- _Written instruction_
Copy out the data below without any changes, beginning with the line that contains "Does book, located" and continuing through the line that contains "602 millimetres".

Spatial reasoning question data

start

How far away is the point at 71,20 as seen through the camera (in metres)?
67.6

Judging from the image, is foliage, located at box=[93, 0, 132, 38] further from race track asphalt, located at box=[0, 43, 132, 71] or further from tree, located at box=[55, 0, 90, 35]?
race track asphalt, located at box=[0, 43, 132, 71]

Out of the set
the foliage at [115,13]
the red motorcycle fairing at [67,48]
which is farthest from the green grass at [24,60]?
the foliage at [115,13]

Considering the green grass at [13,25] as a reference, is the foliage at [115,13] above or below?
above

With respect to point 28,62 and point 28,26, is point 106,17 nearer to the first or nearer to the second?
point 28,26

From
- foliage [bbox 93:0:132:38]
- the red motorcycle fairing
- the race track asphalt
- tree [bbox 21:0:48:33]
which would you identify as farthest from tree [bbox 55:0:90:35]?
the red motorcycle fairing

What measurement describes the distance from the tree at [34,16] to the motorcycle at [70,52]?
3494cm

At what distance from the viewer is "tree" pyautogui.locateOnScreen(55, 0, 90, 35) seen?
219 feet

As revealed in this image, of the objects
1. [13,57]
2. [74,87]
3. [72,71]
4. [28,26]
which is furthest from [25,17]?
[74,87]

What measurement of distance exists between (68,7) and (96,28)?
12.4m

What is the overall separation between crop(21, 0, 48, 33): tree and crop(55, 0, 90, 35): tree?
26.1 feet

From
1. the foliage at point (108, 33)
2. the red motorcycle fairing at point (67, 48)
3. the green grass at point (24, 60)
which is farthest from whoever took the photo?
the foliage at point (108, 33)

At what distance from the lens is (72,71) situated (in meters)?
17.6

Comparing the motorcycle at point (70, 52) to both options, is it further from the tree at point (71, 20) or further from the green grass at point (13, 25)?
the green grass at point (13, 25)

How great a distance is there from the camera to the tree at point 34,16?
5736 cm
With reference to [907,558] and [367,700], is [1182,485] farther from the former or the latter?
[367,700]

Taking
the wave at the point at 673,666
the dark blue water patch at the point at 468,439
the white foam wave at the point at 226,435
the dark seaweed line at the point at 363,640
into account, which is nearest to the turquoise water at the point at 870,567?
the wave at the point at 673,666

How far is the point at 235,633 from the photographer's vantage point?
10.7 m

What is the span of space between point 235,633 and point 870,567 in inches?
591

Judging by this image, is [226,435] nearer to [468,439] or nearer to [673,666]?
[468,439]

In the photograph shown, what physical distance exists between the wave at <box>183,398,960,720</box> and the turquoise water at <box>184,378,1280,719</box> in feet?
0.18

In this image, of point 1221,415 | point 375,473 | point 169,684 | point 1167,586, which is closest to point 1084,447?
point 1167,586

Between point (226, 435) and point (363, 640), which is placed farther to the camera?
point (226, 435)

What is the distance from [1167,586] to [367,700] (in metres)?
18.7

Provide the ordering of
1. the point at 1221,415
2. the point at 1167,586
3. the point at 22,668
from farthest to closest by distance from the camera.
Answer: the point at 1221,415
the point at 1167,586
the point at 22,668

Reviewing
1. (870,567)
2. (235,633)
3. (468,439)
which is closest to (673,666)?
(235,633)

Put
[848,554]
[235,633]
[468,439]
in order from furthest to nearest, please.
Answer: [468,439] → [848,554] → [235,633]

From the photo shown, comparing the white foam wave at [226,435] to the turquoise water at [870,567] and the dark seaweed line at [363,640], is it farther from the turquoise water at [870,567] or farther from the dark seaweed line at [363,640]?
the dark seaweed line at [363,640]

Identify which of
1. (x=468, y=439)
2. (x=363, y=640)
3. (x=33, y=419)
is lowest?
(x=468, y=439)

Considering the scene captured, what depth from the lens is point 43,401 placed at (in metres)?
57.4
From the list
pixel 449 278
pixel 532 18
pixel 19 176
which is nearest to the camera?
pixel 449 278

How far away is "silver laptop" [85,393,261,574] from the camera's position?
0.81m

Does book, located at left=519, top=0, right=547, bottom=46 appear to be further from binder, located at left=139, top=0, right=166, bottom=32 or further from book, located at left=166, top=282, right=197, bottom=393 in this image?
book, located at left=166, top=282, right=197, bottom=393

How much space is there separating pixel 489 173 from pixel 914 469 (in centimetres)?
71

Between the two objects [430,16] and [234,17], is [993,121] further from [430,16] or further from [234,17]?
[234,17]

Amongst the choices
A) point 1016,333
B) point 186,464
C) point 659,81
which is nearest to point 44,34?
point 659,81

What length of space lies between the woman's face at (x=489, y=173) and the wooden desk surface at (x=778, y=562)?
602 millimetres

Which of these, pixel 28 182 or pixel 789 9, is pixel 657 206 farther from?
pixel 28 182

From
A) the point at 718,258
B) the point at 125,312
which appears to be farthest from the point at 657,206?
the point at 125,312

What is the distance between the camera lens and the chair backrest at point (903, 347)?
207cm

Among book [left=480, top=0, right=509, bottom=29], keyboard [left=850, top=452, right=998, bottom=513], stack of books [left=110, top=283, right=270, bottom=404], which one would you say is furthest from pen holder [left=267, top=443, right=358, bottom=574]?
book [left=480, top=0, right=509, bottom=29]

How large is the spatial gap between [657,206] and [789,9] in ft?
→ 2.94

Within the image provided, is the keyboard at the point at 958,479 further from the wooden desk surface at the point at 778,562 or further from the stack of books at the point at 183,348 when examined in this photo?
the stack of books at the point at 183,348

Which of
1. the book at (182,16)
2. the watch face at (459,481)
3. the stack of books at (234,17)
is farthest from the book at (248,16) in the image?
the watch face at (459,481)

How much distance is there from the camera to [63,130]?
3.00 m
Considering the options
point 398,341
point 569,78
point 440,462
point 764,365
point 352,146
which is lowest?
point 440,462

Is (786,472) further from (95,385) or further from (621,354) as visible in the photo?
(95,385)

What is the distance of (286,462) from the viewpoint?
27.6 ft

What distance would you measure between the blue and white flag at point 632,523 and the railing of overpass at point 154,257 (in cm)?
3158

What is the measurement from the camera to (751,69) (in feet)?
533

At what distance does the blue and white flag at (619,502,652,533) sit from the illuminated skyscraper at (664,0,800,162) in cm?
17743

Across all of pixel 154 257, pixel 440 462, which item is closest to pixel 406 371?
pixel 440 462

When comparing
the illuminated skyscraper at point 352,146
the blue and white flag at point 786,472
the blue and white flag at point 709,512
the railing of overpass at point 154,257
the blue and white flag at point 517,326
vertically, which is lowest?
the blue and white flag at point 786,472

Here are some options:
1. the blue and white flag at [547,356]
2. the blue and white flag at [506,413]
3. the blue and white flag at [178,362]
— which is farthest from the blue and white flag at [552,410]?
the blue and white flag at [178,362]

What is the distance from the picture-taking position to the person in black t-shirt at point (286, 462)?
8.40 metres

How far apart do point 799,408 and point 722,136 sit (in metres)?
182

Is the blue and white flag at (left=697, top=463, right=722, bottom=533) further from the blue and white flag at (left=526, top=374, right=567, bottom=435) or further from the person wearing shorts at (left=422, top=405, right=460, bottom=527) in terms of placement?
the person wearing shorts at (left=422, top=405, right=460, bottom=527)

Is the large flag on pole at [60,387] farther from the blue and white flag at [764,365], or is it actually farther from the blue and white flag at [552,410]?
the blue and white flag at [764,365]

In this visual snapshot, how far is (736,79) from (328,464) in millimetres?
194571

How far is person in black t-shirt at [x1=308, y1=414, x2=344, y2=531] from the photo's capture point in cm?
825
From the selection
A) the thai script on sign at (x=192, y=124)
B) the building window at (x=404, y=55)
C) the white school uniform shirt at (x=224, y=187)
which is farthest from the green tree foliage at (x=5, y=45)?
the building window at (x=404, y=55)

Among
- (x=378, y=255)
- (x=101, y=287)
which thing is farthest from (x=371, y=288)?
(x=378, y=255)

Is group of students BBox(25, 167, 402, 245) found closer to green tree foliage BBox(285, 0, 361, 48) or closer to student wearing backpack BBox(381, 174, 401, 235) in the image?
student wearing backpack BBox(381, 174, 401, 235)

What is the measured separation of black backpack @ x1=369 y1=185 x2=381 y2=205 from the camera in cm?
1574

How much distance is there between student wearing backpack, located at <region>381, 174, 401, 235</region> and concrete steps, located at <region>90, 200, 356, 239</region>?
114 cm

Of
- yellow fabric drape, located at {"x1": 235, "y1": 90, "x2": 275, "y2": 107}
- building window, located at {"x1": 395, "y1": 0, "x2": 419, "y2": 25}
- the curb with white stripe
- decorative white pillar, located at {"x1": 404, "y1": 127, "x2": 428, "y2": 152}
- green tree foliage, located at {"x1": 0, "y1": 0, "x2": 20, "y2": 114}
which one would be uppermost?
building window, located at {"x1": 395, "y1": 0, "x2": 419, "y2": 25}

end

- _Answer to this exercise_
Does book, located at left=519, top=0, right=547, bottom=46 appear to be further from binder, located at left=139, top=0, right=166, bottom=32 or further from book, located at left=166, top=282, right=197, bottom=393 in this image?
book, located at left=166, top=282, right=197, bottom=393

How much space is there separating pixel 489 173 from pixel 914 469 (in centimetres)?
71

Between the two objects [430,16] and [234,17], is [993,121] further from [430,16] or further from [234,17]?
[234,17]

Amongst the choices
A) point 1016,333
B) point 186,464
C) point 659,81
which is nearest to point 44,34?
point 659,81

What length of space lies between the woman's face at (x=489, y=173) and the wooden desk surface at (x=778, y=562)?
602 millimetres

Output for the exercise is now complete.